TO DO >> Every line of the material is to be set down again without any change.

GIVEN INFORMATION >>
++++++++++++++++++++
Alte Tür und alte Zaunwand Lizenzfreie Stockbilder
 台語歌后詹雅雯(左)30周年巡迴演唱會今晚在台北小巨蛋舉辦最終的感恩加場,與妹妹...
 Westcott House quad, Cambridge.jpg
++++++++++++++++++++
TASK OUTPUT >>
Alte Tür und alte Zaunwand Lizenzfreie Stockbilder
 台語歌后詹雅雯(左)30周年巡迴演唱會今晚在台北小巨蛋舉辦最終的感恩加場,與妹妹...
 Westcott House quad, Cambridge.jpg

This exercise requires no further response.